The proposed change would basically invalidate Satoshis reasoning around how small payments can be accepted for things like vending machines. It would also make it impossible for lightweight clients (ie, most users in future) to accept payments until a block had been mined, basically killing the whole concept of a usable currency. The point of having a mesh in which lots of nodes don't mine and lots do is to make it difficult to distribute double spends into the memory pool like that. Even if some miners change to the proposed for-profit rule, getting your transactions to such miners such that you reliably win should be difficult.

I explicitly disagree the rules should be designed to maximize miner profits against all other considerations. If you truly believe that, just make the software automatically measure the size of the fee increase then automatically fork the block chain so it can be overridden. Turn every miner into a "blackhat miner" that slows down transactions  and rewrites the block chain if there's enough profit to do so. Or, we could assume that miners also mine as part of expressing support for a particular set of ideas and rules - not just for profit. As most mining pools already do today.

Please let's just try and use the tools Satoshi left us with rather than constantly trying to change them. I'm strongly against trying to "improve" parts of the protocol that we've barely even begun to understand yet, like nLockTime and tx replacement.

[Gavin Andresen]

Please let's just try and use the tools Satoshi left us with rather than constantly trying to change them.
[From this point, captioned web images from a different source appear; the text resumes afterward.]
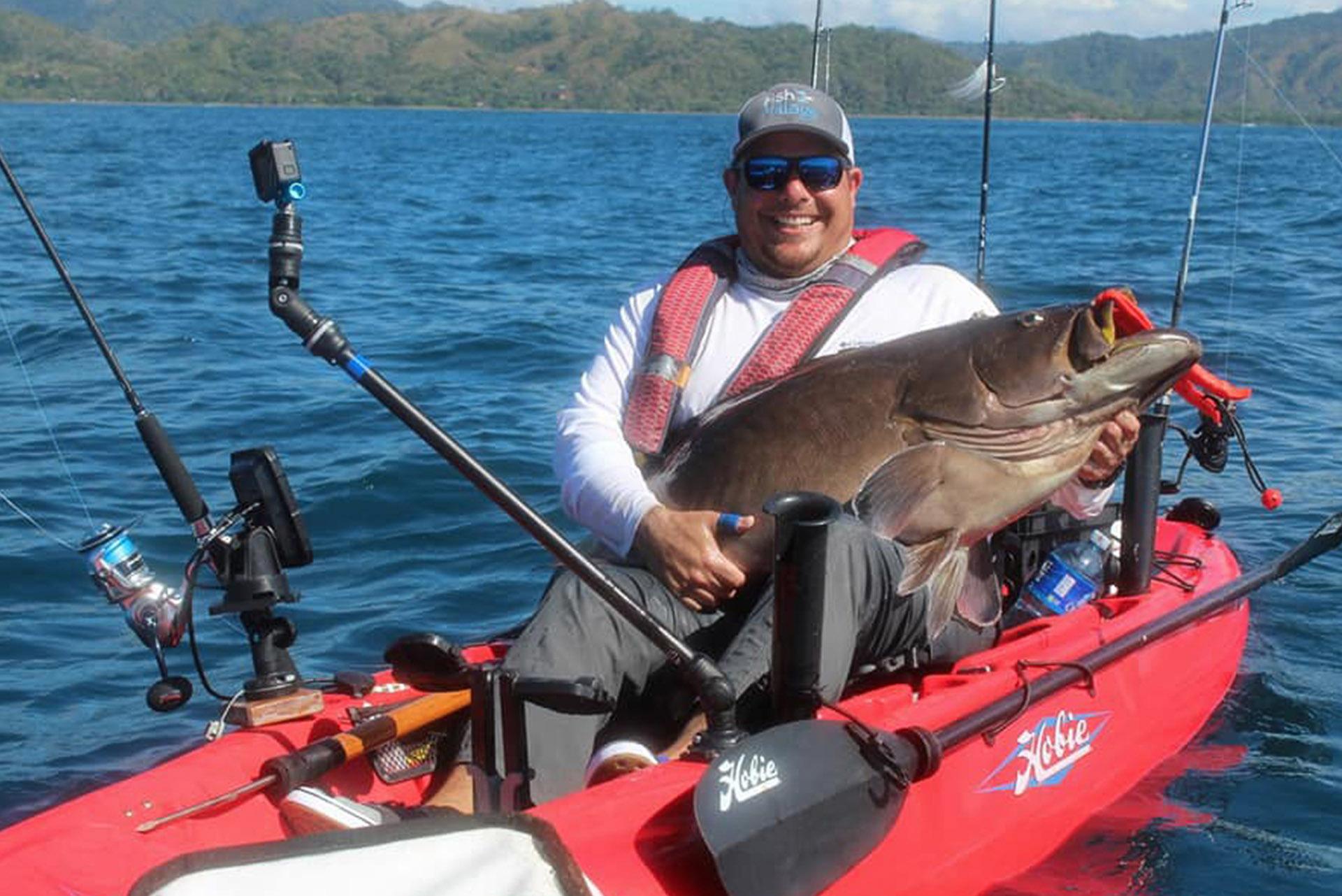 10 Flutter Jig Tips For Tuna, Wahoo And Grouper   Kayak Angler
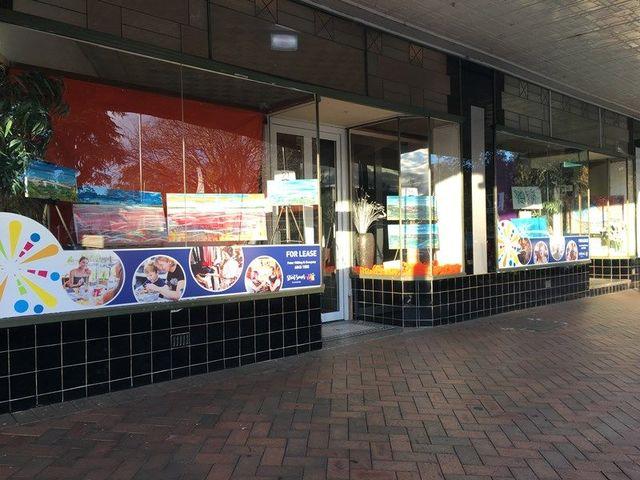 9-10 Nanima Crescent, Wellington NSW 2820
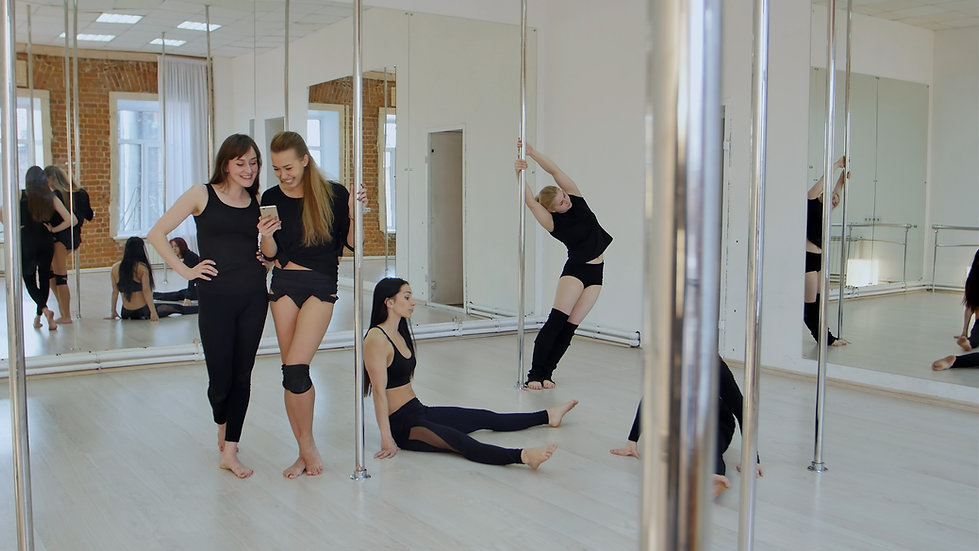 pole dance classes cours école school la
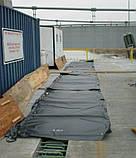 Термомат для прогрева бетона 1000 х 1500 мм, фото 2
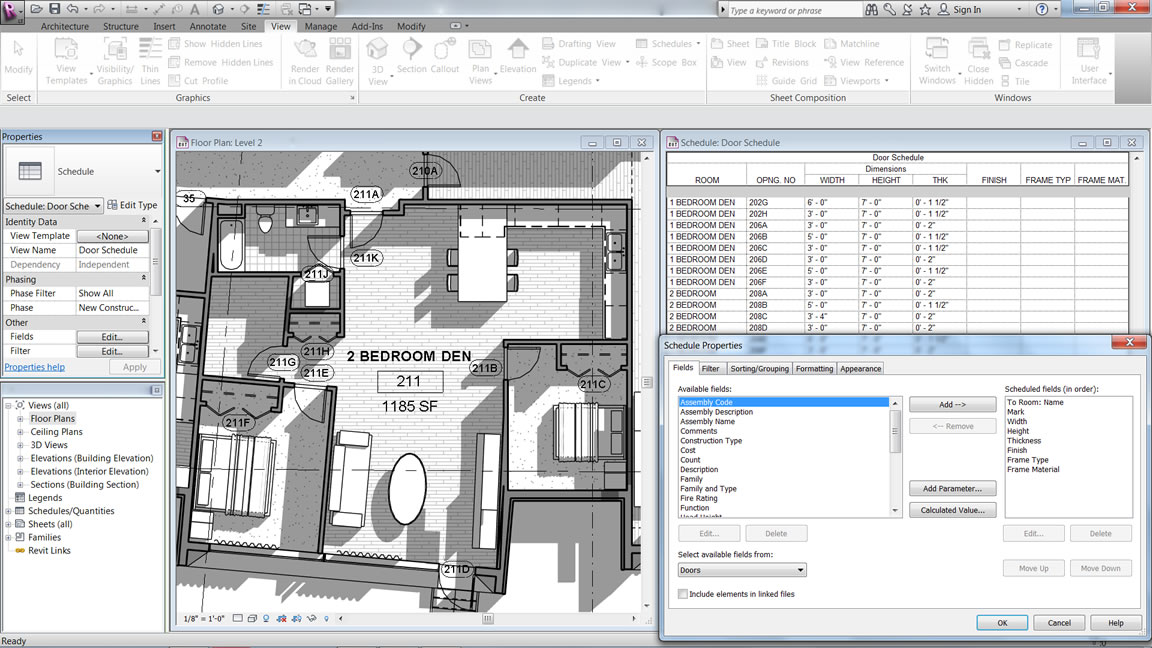 Cheap Autodesk Revit - Autodesk Revit Architecture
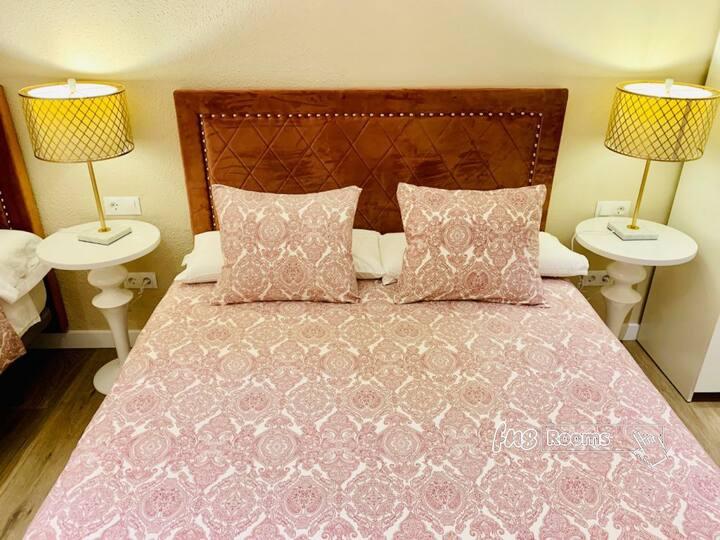 Hi Valencia Cánovas - Apartamento confort  - Tarifa estandar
I'm strongly against trying to "improve" parts of the protocol that we've barely even begun to understand yet, like nLockTime and tx replacement.

Some of the big mining pool operators are already going their own way, experimenting with new types of transactions (e.g. deepbit and eligius), so I suspect the answer to your question "Can 'we' please hold off..." is "No."

Discussions like this one are how I start to understand parts of the protocol like nLockTime and transaction replacement better.


As for BIP 16 draining effort away from making the standard client scale:  I've been saying for a year that my top priorities are network stability and wallet security. Making the standard client scale is, in my opinion, a lower priority; I don't want a super-scalable client with a 4-minute blockchain initial block sync time if it is vulnerable to the user clicking one wrong link and getting infected by a trojan wallet stealer.

[Mike Hearn]

Over time hopefully p2pool will reduce the power of individual pools to impact rule changes, as most miners will just trust the de-facto judgement of the project maintainers in such matters (ie, you). And the biggest pools are all run by friendly, involved operators who aren't driven purely by profit maximization.

The proposed change would make it impossible for users on lightweight clients to do anything with a zero-confirm transaction, even for small amounts. That would make something as trivial as paying for a beer for Bitcoin largely impossible, which seems like a pretty basic litmus test of "does this currency actually work?".

What's more, allowing such double spends would mean that logically it should be extended to already confirmed transactions too. Once merchants all start waiting for 1 block, or 2 blocks, or whatever, large numbers of users would simply start broadcasting double spends after 3 blocks. Once you have enough replacements for transactions 3 blocks back, if all miners use the "profit by default" rule, everyone would start mining on a 3-block back fork automatically in order to claim the higher fees.

The system would become largely useless.